View on GitHub

Knative Hands-on Workshop

Why is deploying a Knative service easier than a Kubernetess deployment?

Knative Auto-Scaling

Scale to zero is an interesting feature but without additional tricks (like pre-started containers or pods, which aren’t available in Knative) it can be annoying because users may have to wait until a new pod is started and ready to receive requests. Or it can lead to problems like time-outs in a microservices architecture if a scaled-to-zero service is called by another service and has to be started first and takes some time to start (e.g. traditional Java based service).

On the other hand, if our application / microservice is hit hard with many requests, a single pod may not be sufficient to serve them and we may need to scale up. And preferably scale up and down automatically.

Auto-scaling is accomplished by simply adding a few annotation statements to the Knative Service description, service-v3-scaling.yaml:

apiVersion: serving.knative.dev/v1
kind: Service
metadata:
  name: helloworld
spec:
  template:
    metadata:
      name: helloworld-v3
      annotations:
        # the minimum number of pods to scale down to
        autoscaling.knative.dev/minScale: "1"
        # the maximum number of pods to scale up to
        autoscaling.knative.dev/maxScale: "5"
        # Target in-flight-requests per pod.
        autoscaling.knative.dev/target: "1"
    spec:
      containers:
        - image: docker.io/ibmcom/kn-helloworld
          env:
            - name: TARGET
              value: "HelloWorld Sample v3 -- Scaling"

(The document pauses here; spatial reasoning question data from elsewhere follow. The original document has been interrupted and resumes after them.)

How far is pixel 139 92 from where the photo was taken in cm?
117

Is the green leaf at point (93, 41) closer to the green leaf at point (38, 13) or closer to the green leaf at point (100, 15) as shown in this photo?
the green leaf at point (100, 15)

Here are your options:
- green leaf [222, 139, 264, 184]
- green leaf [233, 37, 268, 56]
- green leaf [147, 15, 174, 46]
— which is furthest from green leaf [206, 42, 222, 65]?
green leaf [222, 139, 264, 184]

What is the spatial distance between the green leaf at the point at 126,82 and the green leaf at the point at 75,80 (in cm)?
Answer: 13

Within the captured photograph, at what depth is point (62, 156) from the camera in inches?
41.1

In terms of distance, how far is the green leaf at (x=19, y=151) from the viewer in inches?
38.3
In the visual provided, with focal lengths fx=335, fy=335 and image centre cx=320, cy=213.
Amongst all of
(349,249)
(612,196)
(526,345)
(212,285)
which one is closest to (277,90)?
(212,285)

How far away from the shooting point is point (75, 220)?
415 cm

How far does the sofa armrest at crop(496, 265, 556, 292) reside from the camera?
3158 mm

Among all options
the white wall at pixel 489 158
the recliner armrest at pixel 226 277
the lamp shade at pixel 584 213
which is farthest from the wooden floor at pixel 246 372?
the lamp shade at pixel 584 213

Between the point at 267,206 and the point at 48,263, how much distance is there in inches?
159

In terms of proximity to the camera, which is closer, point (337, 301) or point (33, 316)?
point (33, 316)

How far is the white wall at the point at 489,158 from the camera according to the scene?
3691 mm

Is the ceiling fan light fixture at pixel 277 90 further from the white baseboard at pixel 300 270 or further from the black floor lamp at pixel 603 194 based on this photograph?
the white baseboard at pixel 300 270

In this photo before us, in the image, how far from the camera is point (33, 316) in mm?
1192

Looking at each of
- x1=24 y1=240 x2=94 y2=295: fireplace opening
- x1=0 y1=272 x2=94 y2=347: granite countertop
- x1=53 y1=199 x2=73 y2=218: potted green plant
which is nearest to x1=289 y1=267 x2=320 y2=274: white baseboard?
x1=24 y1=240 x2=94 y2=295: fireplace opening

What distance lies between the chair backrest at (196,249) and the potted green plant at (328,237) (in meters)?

minScale: "1" prevents scale to zero, there will always be at least 1 pod active.
maxScale: "5" will allow to start a maximum of 5 pods.
target: "1" limits every started pod to 1 concurrent request at a time, this is just to make it easier to demo.

You can also scale based on CPU usage or number of requests.

Deploy as usual (kubectl apply ...) and test if it works (curl ...).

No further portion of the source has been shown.